William Gass has me
muddling about in his home. For some
time now, I’ve been considering the professor’s toaster, his tooth brushing
habits and his obsession with Hitler. He
has older man pains and older man indignities and older man memories that are
all a bit too familiar. And this is his
purpose, with “The Underground”, I’m unwittingly drawn into this intensely
personal world he’s trying to burrow an escape from.
Like his professor I work from home, largely. I have puttering little routines and note the
way memory cuts into his present and leaves dents in his mind, not unlike they
way memories can interrupt my little progressions as well. I don’t want to be in his house, any more
than I want to return to the discourse on the Third Reich. Appropriately I read this mostly, in the
bathroom, where I don’t want to be for very long either. It is his sharpened turn of phrase that makes
the gloomy places worth exploring and the gloomy professor, someone you reluctantly
want to learn ever more about.
I brought my book to the High School, welcome-back night
last evening. I didn’t make any
progress on it, but I had it just in case.
Instead we had quite a bit of ground to cover, going from the
auditorium, to the gym, to chemistry class, approximating our daughter’s schedule
and battery of classes. I didn’t have
much of anything to say when the topics in math were explained. In Social Studies I tried the best I could to
limit myself to one or two points of inquiry.
Most importantly “what is the geographic focus of this look at the world
from 1750 to 1900?” I don’t think there
is much point in telling the tale of industrialization to high school students,
unless you cover where it was that this process started.
In English they are going the read Yeats.

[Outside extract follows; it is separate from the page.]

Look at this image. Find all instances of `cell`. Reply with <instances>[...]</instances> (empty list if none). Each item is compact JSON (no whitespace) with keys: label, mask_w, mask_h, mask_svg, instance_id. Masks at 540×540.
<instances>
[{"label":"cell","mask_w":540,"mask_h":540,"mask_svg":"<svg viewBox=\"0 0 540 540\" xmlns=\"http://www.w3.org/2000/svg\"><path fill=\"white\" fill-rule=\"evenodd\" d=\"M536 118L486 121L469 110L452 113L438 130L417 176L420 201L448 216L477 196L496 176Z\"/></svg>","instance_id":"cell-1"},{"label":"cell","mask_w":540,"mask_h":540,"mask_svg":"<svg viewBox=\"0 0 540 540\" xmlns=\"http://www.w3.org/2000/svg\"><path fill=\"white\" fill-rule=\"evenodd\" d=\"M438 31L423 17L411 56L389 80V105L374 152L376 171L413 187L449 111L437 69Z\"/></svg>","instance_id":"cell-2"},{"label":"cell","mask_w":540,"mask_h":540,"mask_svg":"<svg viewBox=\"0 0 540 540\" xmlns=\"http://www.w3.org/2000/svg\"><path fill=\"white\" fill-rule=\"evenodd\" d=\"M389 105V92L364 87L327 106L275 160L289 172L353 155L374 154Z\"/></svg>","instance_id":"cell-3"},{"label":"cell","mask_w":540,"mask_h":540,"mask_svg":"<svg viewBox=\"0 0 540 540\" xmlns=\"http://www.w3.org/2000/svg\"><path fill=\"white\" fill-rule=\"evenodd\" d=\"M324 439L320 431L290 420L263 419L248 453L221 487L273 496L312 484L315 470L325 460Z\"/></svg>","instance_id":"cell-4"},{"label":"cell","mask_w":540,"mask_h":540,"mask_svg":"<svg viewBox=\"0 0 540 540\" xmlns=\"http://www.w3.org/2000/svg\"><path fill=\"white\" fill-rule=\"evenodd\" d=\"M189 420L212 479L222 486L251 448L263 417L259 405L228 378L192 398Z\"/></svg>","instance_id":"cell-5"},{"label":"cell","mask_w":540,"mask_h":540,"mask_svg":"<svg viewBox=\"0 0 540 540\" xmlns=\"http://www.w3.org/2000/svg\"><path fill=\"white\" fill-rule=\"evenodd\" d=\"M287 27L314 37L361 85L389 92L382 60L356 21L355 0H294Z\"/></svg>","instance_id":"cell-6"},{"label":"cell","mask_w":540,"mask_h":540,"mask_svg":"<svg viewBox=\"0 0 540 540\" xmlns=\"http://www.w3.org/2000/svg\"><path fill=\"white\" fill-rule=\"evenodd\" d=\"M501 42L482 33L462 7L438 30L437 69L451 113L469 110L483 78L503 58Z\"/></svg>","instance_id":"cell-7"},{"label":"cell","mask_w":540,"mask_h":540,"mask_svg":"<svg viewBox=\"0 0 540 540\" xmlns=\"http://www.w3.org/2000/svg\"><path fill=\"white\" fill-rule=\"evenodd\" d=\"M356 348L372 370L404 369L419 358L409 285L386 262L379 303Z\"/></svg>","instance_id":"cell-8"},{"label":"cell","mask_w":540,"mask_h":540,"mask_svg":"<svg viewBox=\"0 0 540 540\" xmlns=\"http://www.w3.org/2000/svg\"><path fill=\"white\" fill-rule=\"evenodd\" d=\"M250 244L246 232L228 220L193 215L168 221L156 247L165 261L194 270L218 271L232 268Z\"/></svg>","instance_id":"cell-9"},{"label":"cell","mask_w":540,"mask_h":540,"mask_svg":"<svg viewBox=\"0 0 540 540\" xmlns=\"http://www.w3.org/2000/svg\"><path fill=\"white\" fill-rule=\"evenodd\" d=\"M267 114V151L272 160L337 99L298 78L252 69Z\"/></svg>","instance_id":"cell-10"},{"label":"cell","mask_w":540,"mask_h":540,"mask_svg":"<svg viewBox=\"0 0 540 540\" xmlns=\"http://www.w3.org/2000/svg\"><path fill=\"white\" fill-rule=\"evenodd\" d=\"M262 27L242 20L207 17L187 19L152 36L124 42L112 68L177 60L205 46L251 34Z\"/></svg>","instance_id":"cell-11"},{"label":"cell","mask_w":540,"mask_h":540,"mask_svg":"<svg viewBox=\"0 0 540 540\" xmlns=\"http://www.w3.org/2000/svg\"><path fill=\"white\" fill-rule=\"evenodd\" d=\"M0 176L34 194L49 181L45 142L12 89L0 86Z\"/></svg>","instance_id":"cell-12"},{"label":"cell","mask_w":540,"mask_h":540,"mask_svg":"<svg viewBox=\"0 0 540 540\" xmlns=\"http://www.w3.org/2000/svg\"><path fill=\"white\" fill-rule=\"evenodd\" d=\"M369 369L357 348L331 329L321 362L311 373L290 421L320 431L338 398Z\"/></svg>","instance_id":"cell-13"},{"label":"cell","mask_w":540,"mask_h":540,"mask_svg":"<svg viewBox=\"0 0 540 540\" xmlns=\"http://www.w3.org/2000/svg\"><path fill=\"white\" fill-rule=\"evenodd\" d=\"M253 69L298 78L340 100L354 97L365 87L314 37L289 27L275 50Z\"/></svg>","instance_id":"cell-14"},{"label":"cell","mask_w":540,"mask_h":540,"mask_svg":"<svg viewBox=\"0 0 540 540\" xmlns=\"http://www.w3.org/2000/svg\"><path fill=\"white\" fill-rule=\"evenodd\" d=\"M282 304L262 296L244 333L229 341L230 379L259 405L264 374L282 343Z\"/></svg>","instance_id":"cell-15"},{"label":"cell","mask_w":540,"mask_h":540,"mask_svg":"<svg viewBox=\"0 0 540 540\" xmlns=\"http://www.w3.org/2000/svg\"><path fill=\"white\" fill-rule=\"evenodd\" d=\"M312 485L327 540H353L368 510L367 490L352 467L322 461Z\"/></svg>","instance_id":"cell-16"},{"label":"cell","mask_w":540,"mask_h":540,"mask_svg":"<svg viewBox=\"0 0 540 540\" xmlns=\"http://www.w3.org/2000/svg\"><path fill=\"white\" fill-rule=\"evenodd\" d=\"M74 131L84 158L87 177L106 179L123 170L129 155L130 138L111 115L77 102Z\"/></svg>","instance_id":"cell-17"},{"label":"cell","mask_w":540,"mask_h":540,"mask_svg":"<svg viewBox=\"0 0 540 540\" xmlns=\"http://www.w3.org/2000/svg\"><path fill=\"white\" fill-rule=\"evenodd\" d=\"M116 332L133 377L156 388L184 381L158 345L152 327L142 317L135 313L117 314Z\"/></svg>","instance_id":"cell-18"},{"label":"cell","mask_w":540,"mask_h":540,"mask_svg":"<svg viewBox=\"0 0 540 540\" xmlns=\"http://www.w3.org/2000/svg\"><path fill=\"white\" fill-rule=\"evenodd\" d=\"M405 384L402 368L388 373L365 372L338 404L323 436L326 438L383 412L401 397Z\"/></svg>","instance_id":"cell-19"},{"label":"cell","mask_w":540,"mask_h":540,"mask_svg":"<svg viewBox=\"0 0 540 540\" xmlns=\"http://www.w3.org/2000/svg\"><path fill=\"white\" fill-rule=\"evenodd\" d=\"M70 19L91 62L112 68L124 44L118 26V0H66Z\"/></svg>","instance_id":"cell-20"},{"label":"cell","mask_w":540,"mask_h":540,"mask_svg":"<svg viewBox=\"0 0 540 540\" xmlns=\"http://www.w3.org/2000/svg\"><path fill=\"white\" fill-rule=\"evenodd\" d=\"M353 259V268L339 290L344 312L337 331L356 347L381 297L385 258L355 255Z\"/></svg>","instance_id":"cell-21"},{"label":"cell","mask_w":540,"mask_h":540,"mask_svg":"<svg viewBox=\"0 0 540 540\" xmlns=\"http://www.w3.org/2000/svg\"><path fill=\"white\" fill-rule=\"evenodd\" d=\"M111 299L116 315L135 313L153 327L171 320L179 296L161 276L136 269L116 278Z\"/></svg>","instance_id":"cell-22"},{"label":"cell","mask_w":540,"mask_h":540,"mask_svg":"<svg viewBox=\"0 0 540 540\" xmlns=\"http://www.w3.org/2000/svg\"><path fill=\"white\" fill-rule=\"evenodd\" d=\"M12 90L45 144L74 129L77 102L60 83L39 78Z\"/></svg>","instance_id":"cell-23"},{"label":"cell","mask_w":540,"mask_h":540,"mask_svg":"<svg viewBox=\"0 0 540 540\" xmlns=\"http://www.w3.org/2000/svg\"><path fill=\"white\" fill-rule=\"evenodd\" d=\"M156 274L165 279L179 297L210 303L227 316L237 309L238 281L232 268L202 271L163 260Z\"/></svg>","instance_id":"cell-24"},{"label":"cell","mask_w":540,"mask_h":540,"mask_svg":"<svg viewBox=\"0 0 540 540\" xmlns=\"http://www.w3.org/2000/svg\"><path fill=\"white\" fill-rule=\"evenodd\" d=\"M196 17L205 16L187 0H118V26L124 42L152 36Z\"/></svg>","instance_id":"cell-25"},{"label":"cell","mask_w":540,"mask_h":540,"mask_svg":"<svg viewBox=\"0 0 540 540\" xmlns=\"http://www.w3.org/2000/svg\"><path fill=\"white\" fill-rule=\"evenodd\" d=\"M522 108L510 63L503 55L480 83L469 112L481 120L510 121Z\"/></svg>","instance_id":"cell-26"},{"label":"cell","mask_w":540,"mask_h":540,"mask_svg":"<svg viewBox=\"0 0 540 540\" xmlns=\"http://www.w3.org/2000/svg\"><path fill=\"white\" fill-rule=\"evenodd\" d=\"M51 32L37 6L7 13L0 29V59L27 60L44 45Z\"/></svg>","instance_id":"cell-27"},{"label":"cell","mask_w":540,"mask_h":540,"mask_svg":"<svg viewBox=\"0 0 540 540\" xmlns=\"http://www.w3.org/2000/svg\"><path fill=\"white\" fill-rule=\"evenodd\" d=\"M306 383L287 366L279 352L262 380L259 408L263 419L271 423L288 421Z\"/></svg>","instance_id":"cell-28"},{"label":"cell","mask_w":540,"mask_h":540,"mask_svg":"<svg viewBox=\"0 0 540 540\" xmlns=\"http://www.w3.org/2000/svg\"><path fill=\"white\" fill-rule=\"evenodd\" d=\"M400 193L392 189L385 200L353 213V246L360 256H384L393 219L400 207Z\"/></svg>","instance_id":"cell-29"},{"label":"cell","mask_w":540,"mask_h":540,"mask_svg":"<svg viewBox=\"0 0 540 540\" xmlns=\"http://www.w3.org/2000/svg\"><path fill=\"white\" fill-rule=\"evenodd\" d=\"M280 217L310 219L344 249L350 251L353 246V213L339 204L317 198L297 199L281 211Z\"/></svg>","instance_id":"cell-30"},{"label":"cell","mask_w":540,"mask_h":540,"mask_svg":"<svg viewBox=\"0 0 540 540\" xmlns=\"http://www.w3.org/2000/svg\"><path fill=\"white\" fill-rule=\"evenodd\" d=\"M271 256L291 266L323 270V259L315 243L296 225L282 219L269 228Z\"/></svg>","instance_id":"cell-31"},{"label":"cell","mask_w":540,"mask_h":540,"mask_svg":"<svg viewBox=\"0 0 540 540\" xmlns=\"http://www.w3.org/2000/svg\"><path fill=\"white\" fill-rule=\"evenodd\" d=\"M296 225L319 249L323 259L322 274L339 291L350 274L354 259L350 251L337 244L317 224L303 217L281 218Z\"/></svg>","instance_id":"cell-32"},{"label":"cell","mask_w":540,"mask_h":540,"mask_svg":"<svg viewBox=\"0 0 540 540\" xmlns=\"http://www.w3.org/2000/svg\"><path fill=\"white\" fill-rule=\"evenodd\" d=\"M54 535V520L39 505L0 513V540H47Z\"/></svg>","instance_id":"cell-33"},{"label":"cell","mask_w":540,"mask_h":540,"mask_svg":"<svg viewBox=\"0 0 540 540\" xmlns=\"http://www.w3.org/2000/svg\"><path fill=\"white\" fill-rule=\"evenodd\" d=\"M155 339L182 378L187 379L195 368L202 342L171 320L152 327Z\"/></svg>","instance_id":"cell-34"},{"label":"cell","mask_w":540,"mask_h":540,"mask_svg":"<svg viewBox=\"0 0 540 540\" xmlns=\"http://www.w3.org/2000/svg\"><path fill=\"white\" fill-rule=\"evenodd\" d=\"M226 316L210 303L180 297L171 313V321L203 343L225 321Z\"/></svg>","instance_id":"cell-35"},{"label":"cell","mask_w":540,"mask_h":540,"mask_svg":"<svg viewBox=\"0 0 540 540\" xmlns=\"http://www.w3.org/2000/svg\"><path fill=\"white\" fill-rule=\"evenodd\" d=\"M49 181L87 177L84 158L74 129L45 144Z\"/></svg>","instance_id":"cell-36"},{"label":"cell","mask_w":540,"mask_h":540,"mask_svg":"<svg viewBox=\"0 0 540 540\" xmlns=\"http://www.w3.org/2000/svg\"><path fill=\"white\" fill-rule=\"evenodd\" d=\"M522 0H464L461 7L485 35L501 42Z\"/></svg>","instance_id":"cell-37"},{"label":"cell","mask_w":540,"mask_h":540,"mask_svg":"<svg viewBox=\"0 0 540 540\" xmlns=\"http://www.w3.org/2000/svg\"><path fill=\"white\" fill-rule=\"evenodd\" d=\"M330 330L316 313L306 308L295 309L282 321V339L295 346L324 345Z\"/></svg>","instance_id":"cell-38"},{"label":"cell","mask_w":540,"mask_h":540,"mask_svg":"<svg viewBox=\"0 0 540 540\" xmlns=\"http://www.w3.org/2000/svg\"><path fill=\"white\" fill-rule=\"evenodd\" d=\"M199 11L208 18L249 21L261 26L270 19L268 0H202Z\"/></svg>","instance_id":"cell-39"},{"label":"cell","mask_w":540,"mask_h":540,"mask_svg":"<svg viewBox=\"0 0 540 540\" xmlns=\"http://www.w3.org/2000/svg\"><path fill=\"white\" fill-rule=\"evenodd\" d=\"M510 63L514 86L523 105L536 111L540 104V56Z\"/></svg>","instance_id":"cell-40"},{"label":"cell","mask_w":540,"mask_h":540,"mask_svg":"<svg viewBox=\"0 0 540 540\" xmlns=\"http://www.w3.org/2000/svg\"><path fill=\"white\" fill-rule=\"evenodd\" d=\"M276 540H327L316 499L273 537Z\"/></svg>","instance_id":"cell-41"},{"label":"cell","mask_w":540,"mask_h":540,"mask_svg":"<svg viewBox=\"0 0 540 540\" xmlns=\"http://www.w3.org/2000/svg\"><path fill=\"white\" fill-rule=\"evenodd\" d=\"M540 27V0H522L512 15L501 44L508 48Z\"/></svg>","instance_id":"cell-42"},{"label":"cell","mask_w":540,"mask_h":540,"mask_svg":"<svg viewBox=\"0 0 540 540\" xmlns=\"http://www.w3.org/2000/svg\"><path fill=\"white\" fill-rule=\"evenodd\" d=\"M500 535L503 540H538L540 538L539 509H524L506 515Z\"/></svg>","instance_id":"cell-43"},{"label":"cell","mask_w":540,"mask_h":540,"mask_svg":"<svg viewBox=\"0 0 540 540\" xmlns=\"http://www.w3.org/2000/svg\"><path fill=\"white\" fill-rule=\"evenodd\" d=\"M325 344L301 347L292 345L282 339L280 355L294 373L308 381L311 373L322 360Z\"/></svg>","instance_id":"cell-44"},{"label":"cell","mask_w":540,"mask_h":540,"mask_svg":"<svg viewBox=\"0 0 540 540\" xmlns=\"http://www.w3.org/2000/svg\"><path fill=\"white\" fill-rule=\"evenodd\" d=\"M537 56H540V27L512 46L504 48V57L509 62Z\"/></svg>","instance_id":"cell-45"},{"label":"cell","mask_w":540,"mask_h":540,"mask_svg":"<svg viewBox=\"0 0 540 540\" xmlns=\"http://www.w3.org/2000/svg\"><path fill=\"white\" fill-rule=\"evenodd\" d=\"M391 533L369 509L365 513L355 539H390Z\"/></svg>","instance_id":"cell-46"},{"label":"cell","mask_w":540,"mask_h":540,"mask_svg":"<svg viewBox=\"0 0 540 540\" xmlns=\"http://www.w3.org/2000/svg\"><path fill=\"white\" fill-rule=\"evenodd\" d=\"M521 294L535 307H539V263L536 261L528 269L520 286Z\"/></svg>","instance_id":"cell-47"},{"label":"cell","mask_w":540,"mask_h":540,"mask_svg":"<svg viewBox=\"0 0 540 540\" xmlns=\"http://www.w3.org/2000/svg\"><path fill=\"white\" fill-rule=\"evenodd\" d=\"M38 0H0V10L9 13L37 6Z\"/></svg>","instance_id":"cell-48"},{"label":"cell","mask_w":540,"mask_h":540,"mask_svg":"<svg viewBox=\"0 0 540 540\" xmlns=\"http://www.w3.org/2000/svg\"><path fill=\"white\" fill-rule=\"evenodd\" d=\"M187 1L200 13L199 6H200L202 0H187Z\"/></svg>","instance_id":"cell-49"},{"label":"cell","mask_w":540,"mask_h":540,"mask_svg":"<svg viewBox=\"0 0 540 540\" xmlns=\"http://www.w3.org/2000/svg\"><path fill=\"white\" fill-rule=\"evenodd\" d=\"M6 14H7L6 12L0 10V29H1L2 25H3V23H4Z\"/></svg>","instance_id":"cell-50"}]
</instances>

This got me excited. Looking around the room, I mastered the urge
to ask “Which Yeats?!” I imagined the collection of Yeats poetry that should be
sitting on my shelf at home. The same
book I took to Ireland when I was twenty and was reading when I sat in a pub
somewhere on the island of Valentia near Kerry and a local fisherman named Aeo
saw my book and told me: “Yeats was a fucking faggot. You wanna read a writer
with real balls, read Flan O’Brian. He
was writing about tripping before there was acid.” And I didn’t bother to tell all this to my
daughter when I got home, but I found my book and I suggested it was important
to me and that she, with a sense of what an Irish accent sounded like should
read the poems with that voice in her head.
She nodded dutifully and suggested she was very tired and wanted to head
to bed. I wouldn’t have been
particularly interested in Yeats when I was fifteen either.